Pain acts more as an alarm system, warning us that damage may or has already occurred, and that we need to do something about it. For example, you can stand on something sharp and feel pain, but you may or may not have cut yourself depending on what it was or how hard you stepped.


The “sensory, emotional, cognitive and social component” refers to the various contributing factors that impact someone’s pain experience. These things include stress levels, how someone is feeling emotionally, thoughts about your pain such as fear or worry, sensations related to actual tissue damage… the list goes on. This makes more sense when you know where the pain actually comes from.

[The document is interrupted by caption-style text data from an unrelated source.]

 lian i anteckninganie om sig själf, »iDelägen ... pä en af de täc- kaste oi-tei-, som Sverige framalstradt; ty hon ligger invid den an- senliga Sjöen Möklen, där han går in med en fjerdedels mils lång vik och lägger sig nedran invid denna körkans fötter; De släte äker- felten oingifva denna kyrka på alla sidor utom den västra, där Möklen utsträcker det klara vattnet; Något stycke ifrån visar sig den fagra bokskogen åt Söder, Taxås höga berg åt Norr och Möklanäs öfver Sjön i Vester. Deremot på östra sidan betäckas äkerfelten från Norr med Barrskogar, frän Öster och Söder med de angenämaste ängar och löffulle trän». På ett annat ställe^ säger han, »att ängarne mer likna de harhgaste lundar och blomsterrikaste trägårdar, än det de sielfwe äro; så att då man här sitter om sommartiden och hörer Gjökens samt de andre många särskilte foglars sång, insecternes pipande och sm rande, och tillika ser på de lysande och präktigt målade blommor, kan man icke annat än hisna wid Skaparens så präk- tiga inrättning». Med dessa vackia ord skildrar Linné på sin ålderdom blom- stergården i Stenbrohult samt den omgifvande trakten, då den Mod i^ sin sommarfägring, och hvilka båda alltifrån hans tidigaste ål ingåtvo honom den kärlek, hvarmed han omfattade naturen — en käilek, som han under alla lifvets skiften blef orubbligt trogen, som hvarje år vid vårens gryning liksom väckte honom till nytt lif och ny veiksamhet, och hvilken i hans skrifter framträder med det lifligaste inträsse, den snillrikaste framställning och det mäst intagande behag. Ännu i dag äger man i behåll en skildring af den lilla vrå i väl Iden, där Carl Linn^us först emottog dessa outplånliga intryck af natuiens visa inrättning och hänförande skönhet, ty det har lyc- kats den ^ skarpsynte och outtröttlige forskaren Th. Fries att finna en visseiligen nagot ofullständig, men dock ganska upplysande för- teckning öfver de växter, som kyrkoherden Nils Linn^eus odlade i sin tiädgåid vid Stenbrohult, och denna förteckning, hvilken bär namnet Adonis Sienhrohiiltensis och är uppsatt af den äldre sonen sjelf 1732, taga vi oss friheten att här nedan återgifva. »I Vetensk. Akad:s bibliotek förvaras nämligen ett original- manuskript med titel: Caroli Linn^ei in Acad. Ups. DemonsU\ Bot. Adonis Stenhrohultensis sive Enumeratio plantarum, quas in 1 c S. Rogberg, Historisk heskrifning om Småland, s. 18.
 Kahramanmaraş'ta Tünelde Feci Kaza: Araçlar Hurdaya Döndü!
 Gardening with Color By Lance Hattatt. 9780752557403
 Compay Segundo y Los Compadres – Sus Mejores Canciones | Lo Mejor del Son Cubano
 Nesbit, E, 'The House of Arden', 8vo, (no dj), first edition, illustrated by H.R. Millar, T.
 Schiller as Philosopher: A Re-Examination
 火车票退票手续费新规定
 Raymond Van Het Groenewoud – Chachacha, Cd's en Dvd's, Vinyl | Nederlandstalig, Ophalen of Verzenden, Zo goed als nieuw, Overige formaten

Where does pain come from?


The brain!


You have receptors all over your body that detect things like pressure, temperature and stretch in your tissues. When standing on something sharp, for example, the receptors in your foot would detect the high amount of pressure and send that message to your spinal cord. Your spinal cord would likely then send that message up to your brain and its here where things get interesting.


Your brain interprets this signal along with other factors such as where you are, whether you’ve felt this sensation before, your stress levels, and so on (sensory, emotional, cognitive and social components). If it deems that that amount of pressure is dangerous in relation to your entire situation, then the brain makes you feel the sensation of pain under your foot, and you can react.


The purpose of pain is to make you take action, which in this case, would be taking your foot off whatever it is your standing on, to avoid injury.


There are people in the world who have a rare condition that results in them not being able to feel pain when they are hurt, inside or out. This shows how pain often isn’t coming from where you think it is!